You make assumptions you consider as correct and don't even seem to consider they are not.

And you're talking about curves that affect only JPEG... so I don't know what this has to do with the question.
I also don't know why you talk about rumors... there's just a discussion. There hasn't been any direct comparison by anyone using both cameras so it's all speculations (your comments and mine included).


I don't know what anything has to do with the discussion here.
You feel bullied using m43? I don't.
It seems that you take any comment here that doesn't agree with you as an attack about Olympus or m43.
It already happened in another topic when talking about the histogram... (for a comment that was applicable to any brand of camera)

I'll prefer to stop here and conclude that we cannot understand eachother. It's probably a communication thing, but I give up.
I've absolutely no problem discussing with people disagreeing with me (that's sometimes the most interesting ones)... but it has to be with someone open to discussion, not someone claiming that he's the only one with the truth.
@SojiOkita - I feel much the same about Siegfried's posts. I think he and I are probably agreeing with each other, but I get lost in his arguments because they're often complex and his style across comes as dogmatic.

This thread needn't have got controversial - it was just an opportunity to talk about sensor differences between the EM1.2 and the newer EM1X/ EM1.3. I think we all understand that definitive information is hard to find, so all that was needed was some polite chat based on whatever we can find. An online version of a chat over a pint down at the local pub!

There's no conspiracy or dark side rumour mill here!
□ □ □
# Instructions for the task
Write out the forum thread word for word, starting at "I also don't" and ending at "and mine included).". You won't need the records for any of this.
□ □ □
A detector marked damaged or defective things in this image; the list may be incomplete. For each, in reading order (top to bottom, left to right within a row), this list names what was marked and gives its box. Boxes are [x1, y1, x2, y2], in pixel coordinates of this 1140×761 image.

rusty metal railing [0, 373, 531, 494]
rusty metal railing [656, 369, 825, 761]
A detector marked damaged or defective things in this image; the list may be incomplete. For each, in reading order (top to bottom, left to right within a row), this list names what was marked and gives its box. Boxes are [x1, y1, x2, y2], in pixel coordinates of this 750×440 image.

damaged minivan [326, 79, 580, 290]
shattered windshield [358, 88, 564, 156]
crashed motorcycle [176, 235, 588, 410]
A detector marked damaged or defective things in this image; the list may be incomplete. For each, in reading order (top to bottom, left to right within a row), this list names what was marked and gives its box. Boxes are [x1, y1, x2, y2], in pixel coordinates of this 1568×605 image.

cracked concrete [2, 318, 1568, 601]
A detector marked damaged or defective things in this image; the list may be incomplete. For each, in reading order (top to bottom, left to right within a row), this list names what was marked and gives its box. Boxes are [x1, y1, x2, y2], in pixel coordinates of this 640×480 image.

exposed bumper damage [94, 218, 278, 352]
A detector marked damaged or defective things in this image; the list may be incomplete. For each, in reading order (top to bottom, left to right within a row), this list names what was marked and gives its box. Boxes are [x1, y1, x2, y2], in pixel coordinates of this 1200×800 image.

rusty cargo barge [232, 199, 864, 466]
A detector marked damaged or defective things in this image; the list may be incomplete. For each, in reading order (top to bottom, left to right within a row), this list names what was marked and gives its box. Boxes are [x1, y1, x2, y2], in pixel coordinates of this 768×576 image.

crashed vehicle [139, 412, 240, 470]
□ □ □
# Response to this task
I also don't know why you talk about rumors... there's just a discussion. There hasn't been any direct comparison by anyone using both cameras so it's all speculations (your comments and mine included).